The new 'Gphone', as the device is somewhat disengenuously being called - Google didn't make it - is a simple, pared back device which puts ease of use above everything else.
It's been made so that, with very few exceptions, you need only three keys to operate it: 'select', 'up/down/left/right' and 'back'. All the rest is intuitive. A picture of the globe is the internet. (Microsoft could count this as a little victory - the icon is nearly identical to Internet Explorer.) A musical note is the music player. An envelope is mail.
The first thing that you notice is how fast it moves. The clunkiness of even some of the faster phones is gone - a sign of the efficiency of the operating system which Google has helped to design.
On the one we saw, a bunch of icons - text, contacts, internet, maps and so on - are displayed in a bar at the bottom of the main page, which had a photo background. One of the the icons leads to a bigger menu - a bit like the one on the iPhone - where more specialised icons, like one for YouTube, are laid out.
The internet is quick - even over the regular GPRS network, which is significantly slower than 3G. The YouTube application, for instance, is very compelling - not surprisingly, given that Google owns YouTube. A simple version of the site opens, with a prominent search bar. Results from a search display quickly and effectively.

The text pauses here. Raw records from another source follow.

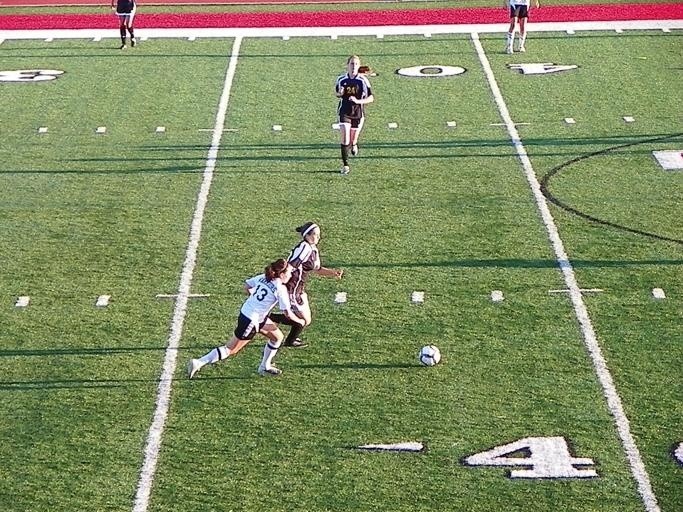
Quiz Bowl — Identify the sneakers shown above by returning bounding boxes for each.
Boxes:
[351,140,358,155]
[283,337,309,349]
[187,358,201,379]
[517,45,526,52]
[120,44,128,49]
[130,38,137,47]
[505,44,513,54]
[258,364,283,377]
[341,165,351,175]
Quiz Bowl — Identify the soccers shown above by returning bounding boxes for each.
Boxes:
[418,345,441,366]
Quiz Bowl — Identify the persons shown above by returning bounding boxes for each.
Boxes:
[334,54,374,175]
[114,0,137,51]
[266,220,342,349]
[187,257,305,379]
[506,1,539,57]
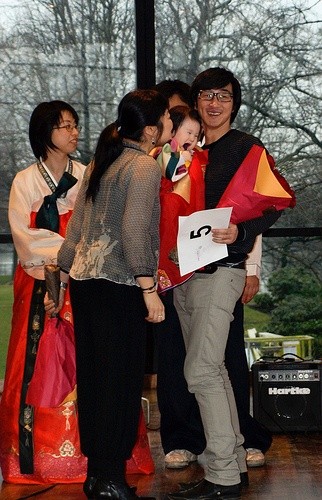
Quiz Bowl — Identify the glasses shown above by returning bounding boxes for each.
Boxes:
[198,90,234,102]
[53,124,79,133]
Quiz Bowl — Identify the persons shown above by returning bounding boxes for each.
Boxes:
[44,89,173,500]
[0,99,156,486]
[167,66,296,500]
[142,79,274,470]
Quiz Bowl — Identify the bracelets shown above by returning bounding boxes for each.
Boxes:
[141,286,155,290]
[59,280,68,290]
[142,290,156,294]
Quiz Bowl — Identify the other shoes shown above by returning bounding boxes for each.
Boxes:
[246,448,265,467]
[177,472,250,491]
[83,475,156,500]
[164,449,196,468]
[167,478,242,500]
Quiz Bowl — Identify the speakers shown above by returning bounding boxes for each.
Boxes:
[251,363,322,435]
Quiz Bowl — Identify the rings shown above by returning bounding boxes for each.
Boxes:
[158,315,163,318]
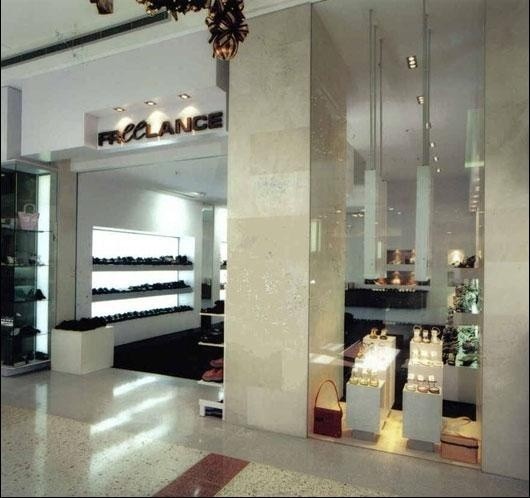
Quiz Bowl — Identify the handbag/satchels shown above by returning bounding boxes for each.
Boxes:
[440,433,479,465]
[313,379,343,439]
[17,202,40,231]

Otherwise all the functions that are now par for the course on a smartphone are there - easy synching with your computer's contacts and calendar, as well as web mail. A neat feature on the camera gives you the option to 'Keep' or 'Toss' the image you've just taken - a nod to the these disposable times. One button takes you to your gallery, another switches to video mode.

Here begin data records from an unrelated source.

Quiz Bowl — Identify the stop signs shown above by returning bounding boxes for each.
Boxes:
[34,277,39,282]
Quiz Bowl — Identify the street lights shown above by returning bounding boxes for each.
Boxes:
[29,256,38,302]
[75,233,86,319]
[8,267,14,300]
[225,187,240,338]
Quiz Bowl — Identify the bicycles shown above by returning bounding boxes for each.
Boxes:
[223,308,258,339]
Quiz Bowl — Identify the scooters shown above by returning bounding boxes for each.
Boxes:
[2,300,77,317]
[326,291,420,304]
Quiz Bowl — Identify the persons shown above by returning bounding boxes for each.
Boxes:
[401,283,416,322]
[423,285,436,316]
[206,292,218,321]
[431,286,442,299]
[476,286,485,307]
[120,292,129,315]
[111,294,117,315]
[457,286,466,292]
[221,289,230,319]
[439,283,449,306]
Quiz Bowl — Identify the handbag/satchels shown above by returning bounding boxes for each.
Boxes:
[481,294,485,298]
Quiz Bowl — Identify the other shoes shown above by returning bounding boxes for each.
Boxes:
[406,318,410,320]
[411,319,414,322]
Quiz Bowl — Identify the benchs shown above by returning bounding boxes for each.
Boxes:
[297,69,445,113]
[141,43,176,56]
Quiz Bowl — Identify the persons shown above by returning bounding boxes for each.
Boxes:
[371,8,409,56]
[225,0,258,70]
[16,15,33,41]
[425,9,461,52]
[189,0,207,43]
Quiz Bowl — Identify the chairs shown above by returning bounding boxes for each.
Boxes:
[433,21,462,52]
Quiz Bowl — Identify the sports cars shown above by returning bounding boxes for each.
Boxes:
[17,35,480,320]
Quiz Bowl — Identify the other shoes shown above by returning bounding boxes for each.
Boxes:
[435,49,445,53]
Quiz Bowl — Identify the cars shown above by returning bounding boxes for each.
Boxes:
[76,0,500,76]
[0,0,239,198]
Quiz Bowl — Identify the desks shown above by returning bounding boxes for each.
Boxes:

The device we saw, which was being demonstrated by ARM, the British chip maker, was a prototype, and is more a taste of what is to come rather than a definitive version. Overall, though, it's fair to say that phones running on Google's operating system will recall the simplicity that people have come to expect from Apple products, like the iPod.

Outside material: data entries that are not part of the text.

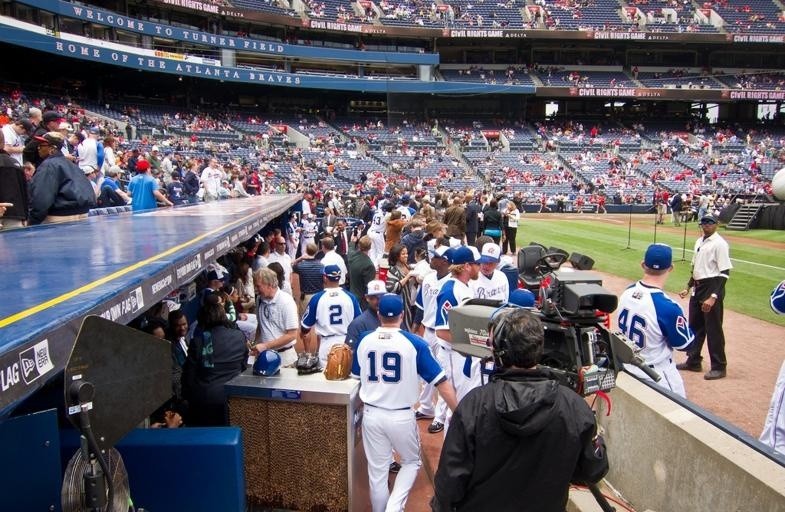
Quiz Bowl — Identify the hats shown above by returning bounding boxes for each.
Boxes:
[481,243,500,263]
[378,293,403,317]
[83,166,99,175]
[75,131,85,146]
[320,265,341,277]
[644,243,672,269]
[402,194,412,200]
[508,289,535,310]
[136,160,150,170]
[161,301,181,321]
[152,145,158,152]
[33,131,64,144]
[42,111,63,121]
[700,212,718,223]
[90,126,100,135]
[428,246,455,263]
[108,165,125,176]
[453,246,489,264]
[207,266,230,281]
[365,280,388,296]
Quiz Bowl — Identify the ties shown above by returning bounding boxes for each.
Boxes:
[341,232,346,254]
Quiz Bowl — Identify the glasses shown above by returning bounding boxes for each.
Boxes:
[278,242,286,245]
[701,220,715,225]
[38,143,49,148]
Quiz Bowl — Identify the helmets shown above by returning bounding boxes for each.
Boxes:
[253,350,281,376]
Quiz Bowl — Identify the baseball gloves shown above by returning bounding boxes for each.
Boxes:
[326,344,354,380]
[297,353,321,375]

This particular model was almost wholly 'Google-ised' - Gmail was the e-mail, Google maps provided the mapping services, and Google was the default home page in the browser - but there's no reason why an operator couldn't choose differently.
That's the point about Google's operating system, which is called Android: it's wholly customisable. If an operator has done a deal with Yahoo!, for instance, as T-Mobile did yesterday, then they will be able to organise for Yahoo! to be the default search engine when they release the device.
To be clear, this is not 'a Google phone'. Google has only helped design the software, which operators and handset manufacturers will be free to adapt how they like. So far T-Mobile, Motorola and HTC, the Taiwanese are among those who have said they are interested to release phones that run on Android. The first Android devices are expected to go on sale in the second half of the year.
Google, meanwhile, has not ruled out bringing out its own phone. All Eric Schmidt, Google's chief executive, has said is that were Google to produce its own device, Android would make a good platform for it to run on.